● What is required
Pull out every line in the data that has the string "over" in it.

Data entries
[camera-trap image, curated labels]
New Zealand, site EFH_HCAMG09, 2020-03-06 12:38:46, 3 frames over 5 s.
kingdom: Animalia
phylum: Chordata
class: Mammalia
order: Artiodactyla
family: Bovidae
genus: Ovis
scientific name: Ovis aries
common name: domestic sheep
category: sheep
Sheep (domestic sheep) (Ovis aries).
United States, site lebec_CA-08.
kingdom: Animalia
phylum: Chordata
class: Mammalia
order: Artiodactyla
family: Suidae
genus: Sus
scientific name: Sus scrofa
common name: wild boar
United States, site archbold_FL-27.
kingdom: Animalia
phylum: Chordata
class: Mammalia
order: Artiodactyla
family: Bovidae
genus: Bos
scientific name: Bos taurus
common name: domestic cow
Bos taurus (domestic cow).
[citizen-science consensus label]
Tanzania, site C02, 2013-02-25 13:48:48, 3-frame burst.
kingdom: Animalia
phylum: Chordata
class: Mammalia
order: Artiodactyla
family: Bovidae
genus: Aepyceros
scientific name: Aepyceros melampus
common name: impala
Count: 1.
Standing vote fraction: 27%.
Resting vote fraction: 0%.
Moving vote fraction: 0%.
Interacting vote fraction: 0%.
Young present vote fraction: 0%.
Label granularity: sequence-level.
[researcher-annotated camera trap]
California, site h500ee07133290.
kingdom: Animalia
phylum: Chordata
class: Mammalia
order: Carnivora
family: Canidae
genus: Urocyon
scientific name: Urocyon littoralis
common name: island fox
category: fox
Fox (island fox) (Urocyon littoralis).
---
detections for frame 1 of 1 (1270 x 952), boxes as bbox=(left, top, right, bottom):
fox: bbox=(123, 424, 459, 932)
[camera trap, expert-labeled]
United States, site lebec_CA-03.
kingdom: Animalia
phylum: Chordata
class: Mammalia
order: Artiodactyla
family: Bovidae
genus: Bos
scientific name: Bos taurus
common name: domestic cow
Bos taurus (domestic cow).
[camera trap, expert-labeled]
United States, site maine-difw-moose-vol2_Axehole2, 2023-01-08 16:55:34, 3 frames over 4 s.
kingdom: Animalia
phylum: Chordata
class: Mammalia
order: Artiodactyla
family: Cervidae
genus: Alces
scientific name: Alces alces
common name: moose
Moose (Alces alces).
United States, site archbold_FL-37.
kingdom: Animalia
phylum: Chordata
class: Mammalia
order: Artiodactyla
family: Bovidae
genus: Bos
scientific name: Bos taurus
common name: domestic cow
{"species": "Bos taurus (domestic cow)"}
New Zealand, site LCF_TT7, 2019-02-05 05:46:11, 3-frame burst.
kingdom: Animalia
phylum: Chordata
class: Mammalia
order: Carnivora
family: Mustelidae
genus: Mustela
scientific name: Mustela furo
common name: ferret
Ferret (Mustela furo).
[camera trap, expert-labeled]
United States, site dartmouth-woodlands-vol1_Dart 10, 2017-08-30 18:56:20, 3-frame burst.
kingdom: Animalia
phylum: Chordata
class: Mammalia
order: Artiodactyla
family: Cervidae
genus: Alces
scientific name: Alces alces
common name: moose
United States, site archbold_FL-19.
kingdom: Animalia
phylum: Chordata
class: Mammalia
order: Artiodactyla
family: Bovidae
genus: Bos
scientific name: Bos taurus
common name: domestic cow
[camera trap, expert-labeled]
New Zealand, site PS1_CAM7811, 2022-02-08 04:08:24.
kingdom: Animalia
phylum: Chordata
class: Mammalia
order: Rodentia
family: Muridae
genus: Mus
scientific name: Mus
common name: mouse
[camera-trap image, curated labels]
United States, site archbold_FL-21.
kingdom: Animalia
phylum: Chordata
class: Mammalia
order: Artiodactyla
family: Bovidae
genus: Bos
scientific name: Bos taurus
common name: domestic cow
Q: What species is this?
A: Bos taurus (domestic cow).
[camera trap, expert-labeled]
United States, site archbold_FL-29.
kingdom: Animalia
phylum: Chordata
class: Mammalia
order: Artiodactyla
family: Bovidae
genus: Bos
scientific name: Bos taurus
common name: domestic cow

● Your solution
New Zealand, site EFH_HCAMG09, 2020-03-06 12:38:46, 3 frames over 5 s.
United States, site maine-difw-moose-vol2_Axehole2, 2023-01-08 16:55:34, 3 frames over 4 s.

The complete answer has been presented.